Drop your pan, and pull your main caps, and rod caps, clean the housing bores on both.
Then just lube the bearing face, that goes on the crank, reinstall, touque to specs.
Making sure that the main caps face the right direction, and in there proper location. Same with the rod caps.

By putting grease on both sides of the bearing you removed the crank oil clearance.
Rod and main bearings no not move inside there housing bores.
 
No not aligned honed but i just did a very slight hone to help seal the piston rings.

BogusSVO- Thanks for the information, that is very helpful.
 
Go ahead and drop the pan, dont know what else to tell ya, do more research also, next time around, and never rush it. Its not worth it in the end i know money is an issue at times, but do it right do it once, if you can.
 
Thanks for all the suggestions. I hoped I was going to have a chance to pull it today but got caught up at school. So tomorrow definately somewhere between school and work. I did however spray some wd-40 into the spark plug holes and I'll let it sit overnight until tomorrow afternoon when i get the pan off.

The motor mount is off due to removing the timing cover and easy access to the bolts btw
 
Figured it out. Much less complicated then I thought but ran into a new problem.

Here is my thread copy and pasted from talk..

--------------------------------------------------------------------------------

Ok, I'm kind of stumped right now.

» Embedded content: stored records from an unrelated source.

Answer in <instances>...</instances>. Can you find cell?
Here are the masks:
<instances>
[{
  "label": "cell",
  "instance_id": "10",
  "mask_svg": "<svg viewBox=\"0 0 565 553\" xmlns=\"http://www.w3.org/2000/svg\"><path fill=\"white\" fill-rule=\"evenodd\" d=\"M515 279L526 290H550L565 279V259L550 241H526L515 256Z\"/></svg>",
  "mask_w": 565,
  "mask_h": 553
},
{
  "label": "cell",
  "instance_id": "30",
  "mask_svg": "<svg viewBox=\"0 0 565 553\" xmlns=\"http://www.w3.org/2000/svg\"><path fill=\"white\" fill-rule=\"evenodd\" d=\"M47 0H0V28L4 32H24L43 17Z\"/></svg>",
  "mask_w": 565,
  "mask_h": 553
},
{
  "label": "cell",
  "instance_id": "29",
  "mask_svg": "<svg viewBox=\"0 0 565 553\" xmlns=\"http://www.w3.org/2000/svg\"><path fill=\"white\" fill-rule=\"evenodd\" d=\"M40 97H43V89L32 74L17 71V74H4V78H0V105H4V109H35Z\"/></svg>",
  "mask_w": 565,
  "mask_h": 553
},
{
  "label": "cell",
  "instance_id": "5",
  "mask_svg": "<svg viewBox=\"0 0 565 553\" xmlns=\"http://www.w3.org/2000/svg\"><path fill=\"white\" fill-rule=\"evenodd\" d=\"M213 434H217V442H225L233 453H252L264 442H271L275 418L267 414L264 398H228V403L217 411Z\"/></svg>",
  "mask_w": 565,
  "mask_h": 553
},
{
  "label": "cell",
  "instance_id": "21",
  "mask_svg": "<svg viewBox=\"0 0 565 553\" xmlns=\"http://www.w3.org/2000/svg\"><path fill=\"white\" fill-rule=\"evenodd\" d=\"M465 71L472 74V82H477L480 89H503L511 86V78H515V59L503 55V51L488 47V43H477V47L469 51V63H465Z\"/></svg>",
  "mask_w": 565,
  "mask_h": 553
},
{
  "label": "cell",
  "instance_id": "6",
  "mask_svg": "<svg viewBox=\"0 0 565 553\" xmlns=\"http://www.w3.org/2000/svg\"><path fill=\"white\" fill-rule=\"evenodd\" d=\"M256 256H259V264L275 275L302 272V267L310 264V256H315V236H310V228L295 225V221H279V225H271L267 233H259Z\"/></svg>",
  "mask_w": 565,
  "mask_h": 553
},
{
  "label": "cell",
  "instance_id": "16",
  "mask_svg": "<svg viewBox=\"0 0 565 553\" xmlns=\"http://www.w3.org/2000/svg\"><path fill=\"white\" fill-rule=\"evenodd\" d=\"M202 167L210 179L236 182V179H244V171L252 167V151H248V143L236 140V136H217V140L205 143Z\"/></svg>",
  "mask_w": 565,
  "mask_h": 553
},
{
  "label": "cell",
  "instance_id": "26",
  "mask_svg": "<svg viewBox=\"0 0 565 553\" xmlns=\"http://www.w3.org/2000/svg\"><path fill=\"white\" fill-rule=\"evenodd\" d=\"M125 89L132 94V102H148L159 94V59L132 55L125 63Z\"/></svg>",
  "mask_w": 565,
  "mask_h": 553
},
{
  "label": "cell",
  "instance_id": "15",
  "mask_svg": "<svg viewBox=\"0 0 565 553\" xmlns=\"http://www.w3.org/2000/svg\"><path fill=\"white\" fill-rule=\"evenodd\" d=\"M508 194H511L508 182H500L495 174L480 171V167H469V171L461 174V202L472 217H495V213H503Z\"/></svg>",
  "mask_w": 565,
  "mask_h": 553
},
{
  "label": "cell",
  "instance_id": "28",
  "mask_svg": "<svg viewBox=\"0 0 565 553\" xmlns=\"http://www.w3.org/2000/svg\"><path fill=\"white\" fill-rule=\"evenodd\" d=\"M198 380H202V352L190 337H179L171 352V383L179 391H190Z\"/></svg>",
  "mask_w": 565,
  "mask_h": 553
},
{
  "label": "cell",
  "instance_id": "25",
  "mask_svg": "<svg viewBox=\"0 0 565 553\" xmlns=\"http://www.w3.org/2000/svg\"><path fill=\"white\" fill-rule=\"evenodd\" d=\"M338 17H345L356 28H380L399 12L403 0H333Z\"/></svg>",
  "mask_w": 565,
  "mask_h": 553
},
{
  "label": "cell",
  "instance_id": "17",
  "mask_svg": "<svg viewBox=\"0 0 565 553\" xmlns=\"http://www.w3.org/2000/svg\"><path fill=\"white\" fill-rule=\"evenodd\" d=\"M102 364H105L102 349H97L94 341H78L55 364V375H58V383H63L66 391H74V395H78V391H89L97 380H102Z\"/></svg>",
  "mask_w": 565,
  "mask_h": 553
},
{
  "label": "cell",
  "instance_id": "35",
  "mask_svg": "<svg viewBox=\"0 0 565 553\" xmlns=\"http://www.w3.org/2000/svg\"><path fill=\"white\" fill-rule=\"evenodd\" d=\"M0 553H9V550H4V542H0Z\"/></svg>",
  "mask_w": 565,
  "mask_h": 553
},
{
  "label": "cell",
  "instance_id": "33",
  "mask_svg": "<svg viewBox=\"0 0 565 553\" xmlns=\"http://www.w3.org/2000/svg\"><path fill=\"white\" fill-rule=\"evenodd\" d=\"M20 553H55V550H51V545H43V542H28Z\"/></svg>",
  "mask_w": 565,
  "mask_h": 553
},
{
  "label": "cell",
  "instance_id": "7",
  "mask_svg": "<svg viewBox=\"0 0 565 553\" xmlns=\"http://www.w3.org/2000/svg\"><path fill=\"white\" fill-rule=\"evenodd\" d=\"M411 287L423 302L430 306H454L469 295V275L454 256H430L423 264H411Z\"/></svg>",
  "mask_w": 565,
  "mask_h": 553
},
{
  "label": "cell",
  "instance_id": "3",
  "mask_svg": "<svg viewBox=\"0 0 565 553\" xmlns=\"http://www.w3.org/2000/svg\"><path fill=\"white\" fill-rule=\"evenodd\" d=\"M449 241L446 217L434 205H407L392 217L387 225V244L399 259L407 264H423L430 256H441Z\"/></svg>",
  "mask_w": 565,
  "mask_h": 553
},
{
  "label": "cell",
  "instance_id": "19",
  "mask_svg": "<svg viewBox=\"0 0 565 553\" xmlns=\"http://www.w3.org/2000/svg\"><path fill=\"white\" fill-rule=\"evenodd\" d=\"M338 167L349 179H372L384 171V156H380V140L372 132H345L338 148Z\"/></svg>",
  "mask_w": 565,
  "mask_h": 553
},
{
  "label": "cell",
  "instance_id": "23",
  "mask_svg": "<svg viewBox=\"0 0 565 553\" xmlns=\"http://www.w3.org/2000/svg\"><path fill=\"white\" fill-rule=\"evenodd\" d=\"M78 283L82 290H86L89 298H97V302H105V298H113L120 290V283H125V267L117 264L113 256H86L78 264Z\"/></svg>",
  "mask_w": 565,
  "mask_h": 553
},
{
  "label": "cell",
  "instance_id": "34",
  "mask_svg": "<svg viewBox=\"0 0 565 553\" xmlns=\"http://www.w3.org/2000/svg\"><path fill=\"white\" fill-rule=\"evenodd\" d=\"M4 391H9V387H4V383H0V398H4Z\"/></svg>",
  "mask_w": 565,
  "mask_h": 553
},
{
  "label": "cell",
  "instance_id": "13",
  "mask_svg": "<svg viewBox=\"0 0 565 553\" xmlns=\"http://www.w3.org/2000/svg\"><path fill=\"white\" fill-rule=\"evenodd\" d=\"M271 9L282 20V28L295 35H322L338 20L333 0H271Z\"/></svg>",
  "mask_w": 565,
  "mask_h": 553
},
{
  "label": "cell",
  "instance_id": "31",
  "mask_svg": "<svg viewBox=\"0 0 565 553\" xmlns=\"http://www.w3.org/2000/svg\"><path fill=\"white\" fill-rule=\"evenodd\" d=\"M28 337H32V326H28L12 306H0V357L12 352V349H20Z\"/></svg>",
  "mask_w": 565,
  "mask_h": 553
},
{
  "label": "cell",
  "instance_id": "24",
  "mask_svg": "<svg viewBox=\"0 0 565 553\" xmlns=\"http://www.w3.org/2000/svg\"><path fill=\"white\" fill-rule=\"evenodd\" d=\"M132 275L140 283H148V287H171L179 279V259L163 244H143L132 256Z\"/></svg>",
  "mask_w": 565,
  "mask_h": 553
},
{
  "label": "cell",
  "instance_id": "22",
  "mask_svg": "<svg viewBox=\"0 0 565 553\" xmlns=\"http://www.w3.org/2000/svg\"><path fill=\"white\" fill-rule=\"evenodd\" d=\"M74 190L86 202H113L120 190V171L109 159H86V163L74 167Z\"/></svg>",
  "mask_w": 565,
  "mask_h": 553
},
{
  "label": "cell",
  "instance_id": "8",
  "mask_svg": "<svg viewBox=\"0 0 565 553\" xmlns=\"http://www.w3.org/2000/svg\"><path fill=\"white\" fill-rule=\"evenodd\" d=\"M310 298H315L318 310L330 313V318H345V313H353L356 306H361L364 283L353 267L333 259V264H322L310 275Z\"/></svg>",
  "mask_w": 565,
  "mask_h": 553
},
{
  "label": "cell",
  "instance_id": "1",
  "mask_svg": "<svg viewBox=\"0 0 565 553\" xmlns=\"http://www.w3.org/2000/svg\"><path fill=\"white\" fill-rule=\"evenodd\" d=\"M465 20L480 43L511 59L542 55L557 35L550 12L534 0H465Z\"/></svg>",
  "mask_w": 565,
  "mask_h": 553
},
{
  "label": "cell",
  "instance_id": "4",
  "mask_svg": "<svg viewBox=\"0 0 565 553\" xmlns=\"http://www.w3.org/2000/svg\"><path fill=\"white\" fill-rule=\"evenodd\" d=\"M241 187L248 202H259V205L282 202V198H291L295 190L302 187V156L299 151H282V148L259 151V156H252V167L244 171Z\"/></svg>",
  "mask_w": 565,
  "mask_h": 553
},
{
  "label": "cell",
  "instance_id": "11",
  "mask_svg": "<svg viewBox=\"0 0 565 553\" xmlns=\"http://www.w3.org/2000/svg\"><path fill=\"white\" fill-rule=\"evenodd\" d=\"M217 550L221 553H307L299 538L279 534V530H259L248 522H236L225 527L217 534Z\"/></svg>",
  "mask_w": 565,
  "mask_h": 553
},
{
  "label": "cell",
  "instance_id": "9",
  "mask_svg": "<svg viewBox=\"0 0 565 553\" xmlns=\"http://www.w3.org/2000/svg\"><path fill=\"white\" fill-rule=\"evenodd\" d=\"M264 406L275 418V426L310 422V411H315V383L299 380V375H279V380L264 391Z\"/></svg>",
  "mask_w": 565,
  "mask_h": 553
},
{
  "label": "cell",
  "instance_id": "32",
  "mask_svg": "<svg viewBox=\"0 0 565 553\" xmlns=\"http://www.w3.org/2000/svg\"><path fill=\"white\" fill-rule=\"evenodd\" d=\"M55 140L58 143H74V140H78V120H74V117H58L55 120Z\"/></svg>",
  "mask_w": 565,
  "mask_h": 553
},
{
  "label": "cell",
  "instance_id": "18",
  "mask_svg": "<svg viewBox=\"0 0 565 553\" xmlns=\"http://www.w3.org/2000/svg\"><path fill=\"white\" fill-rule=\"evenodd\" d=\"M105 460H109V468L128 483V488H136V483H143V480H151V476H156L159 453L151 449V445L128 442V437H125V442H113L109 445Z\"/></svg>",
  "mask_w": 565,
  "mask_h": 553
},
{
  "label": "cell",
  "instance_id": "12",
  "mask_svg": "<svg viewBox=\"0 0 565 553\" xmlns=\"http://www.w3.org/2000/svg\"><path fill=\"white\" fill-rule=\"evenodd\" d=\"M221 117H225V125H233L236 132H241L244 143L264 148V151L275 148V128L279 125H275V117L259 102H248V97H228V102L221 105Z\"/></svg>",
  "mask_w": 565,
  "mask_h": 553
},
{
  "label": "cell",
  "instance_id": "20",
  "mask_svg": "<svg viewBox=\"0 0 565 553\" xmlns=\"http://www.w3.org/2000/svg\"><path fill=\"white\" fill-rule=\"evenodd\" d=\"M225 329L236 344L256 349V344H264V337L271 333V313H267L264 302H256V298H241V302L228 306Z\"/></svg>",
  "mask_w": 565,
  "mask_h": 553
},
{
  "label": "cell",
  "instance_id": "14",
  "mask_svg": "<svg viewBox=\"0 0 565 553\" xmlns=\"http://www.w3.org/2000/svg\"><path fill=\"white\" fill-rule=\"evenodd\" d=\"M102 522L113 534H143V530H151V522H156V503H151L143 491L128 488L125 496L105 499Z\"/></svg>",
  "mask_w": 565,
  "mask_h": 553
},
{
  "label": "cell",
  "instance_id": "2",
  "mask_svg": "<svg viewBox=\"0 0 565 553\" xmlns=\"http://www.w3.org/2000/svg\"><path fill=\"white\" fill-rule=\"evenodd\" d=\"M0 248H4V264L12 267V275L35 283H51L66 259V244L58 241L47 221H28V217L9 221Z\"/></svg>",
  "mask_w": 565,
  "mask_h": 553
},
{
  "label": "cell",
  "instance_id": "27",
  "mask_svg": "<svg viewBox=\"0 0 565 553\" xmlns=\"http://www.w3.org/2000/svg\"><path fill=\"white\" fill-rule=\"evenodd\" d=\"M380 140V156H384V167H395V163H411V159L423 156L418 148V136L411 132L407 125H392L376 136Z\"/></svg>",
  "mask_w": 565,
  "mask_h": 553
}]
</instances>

I was almost positive my problem was the starter.

Background: 6-bolt swapped 2g FWD, <10k on the motor, etc. Bought as a project as it wasn't fully wired up and would not turn over.

Anytime you would try and start it it would make this weird rubbing/grinding noise and it sounded like there was not enough "umph" to turn the motor over... it sounded weak. I got alittle nervous thinking it was something internal because when I went to spin the motor by hand (with plugs out) it would not budge. So after alittle more searching and no progress, I decided I'd replace all the battery cable because they were corroded anyway. While I was doing that I pulled the starter (looked semi new) and noticed some slight grinding on the wheel. I figured I would take it down to autozone and get it checked out and it passed, ok...

Next when I get home with the new cables, I decide I'll try and spin the motor again. This time it turned with ease as it should. I was like :). Thinking to myself, "am I that stupid I didn't make sure it was connected properly?", excited and putting it back together figuring it would crank normal and if it still wouldn't start it would be just a matter of time before solving that one. But same deal, the motor would just sound like it grinding again?? It is cranking alittle better this time around but still doesnt sound normal..FAWK

Went back to spin the motor by hand. No dice, will not budge. Pulled the starter again...spins freely. Stick a screw driver in cylinder 1, timing is dead on.

Before I buy a new starter, since it did pass test, should I check anything else out? Does this sound like possibly the wrong flywheel in the car? Or maybe the starter plate isn't correct?

Any help would be greatly appreciated.

Thanks John

And BTW I used 2 known good batteries just to rule out another possibilty.
 
same problem I have. what i did was spray penetrating oil into the spark plug holes and let it sit. then I put some motor oil in the cyliners(half cap full) just to lubricate it enough without causing hydrolock. still, no crank over. timing is dead on. so I go to spin the motor by hand, nothing. but turning it backwards half a turn worked. I did that a few times and now my motor turns over with the starter slowly not powerfully. and only with the plugs out or it cant turn over. im thinking about pulling the head........ suggestions?
 
check to make sure its the right starter, sounds like you may have the wrong starter, is it the same starter for both the auto and 5speed cars?